- [Supplied text]
Digital Fingerprinting (DFP)

Overview

Every account, user, service, and machine has a digital fingerprint that represents the typical actions performed and not performed over a given period of time. Understanding every entity’s day-to-day, moment-by-moment work helps us identify anomalous behavior and uncover potential threats in the environment.

To construct this digital fingerprint, we will be training unsupervised behavioral models at various granularities, including a generic model for all users in the organization along with fine-grained models for each user to monitor their behavior. These models are continuously updated and retrained over time, and alerts are triggered when deviations from normality occur for any user.

Training Sources

The data we will want to use for the training and inference will be any sensitive system that the user interacts with, such as VPN, authentication and cloud services. The digital fingerprinting example included in Morpheus ingests logs from AWS CloudTrail, Azure Active Directory, and Duo Authentication.

The location of these logs could be either local to the machine running Morpheus, a shared file system like NFS, or on a remote store such as Amazon S3.

Defining a New Data Source

Additional data sources and remote stores can easily be added using the Morpheus API. The key to applying DFP to a new data source is through the process of feature selection. Any data source can be fed into DFP after some preprocessing to get a feature vector per log/data point. In order to build a targeted model for each entity (user/service/machine… and so on), the chosen data source needs a field that uniquely identifies the entity we’re trying to model.

- [Data]
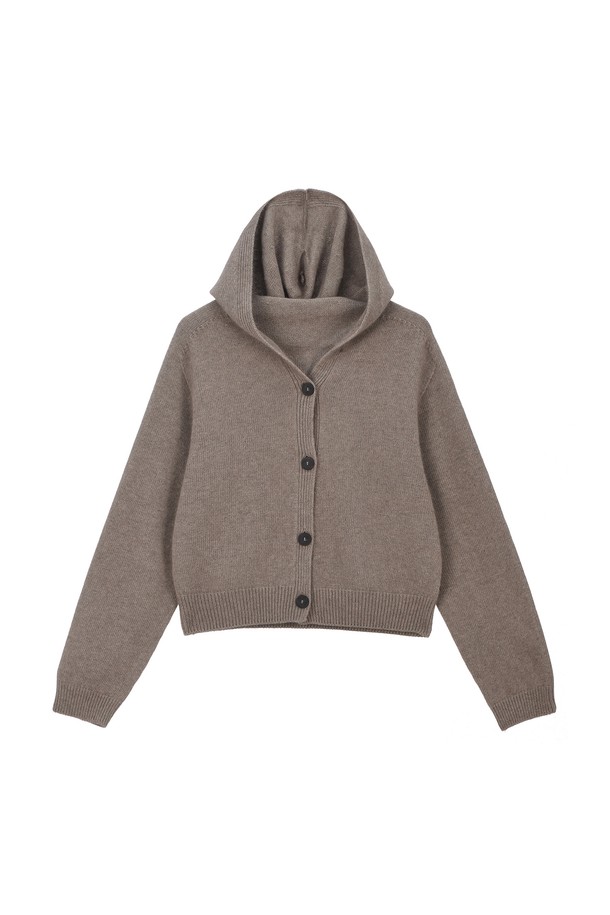 RENEJ - 스웨터 - Holga Raccoon Hood Cardigan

- [Task requirements]
A. Retype the stretch of the digital fingerprinting page from "To construct this" through "and Duo Authentication.".
B. According to the digital fingerprinting page, which log sources does the example included in Morpheus ingest?
C. Carry on the digital fingerprinting page past its final sentence.

- [Expected outputs]
A.
To construct this digital fingerprint, we will be training unsupervised behavioral models at various granularities, including a generic model for all users in the organization along with fine-grained models for each user to monitor their behavior. These models are continuously updated and retrained over time, and alerts are triggered when deviations from normality occur for any user.

Training Sources

The data we will want to use for the training and inference will be any sensitive system that the user interacts with, such as VPN, authentication and cloud services. The digital fingerprinting example included in Morpheus ingests logs from AWS CloudTrail, Azure Active Directory, and Duo Authentication.

B. AWS CloudTrail, Azure Active Directory, and Duo Authentication.

C.
Adding a new source for the DFP pipeline requires defining five critical pieces:

The user_id column in the Morpheus config attribute ae.userid_column_name. This can be any column which uniquely identifies the user, account or service being fingerprinted. Examples of possible user_ids could be:
- A username or fullname (for example, “johndoe” or “Jane Doe”)
- User’s LDAP ID number
- A user group (for example, “sales” or “engineering”)
- Hostname of a machine on the network
- IP address of a client
- Name of a service (for example, “DNS”, “Customer DB”, or “SMTP”)
The timestamp column in the Morpheus config attribute ae.timestamp_column_name and ensure it is converted to a datetime column refer to DateTimeColumn.
The model’s features as a list of strings in the Morpheus config attribute ae.feature_columns which should all be available to the pipeline after the DFPPreprocessingStage.
A DataFrameInputSchema for the DFPFileToDataFrameStage stage.
A DataFrameInputSchema for the DFPPreprocessingStage.

DFP Examples

The DFP workflow is provided as two separate examples: a simple, “starter” pipeline for new users and a complex, “production” pipeline for full scale deployments. While these two examples both perform the same general tasks, they do so in very different ways. The following is a breakdown of the differences between the two examples.

The “Starter” Example

This example is designed to simplify the number of stages and components and provide a fully contained workflow in a single pipeline.

Key Differences:

A single pipeline which performs both training and inference
Requires no external services
Can be run from the Morpheus CLI

This example is described in more detail in examples/digital_fingerprinting/starter/README.md

The “Production” Example

This example is designed to illustrate a full-scale, production-ready, DFP deployment in Morpheus. It contains all of the necessary components (such as a model store), to allow multiple Morpheus pipelines to communicate at a scale that can handle the workload of an entire company.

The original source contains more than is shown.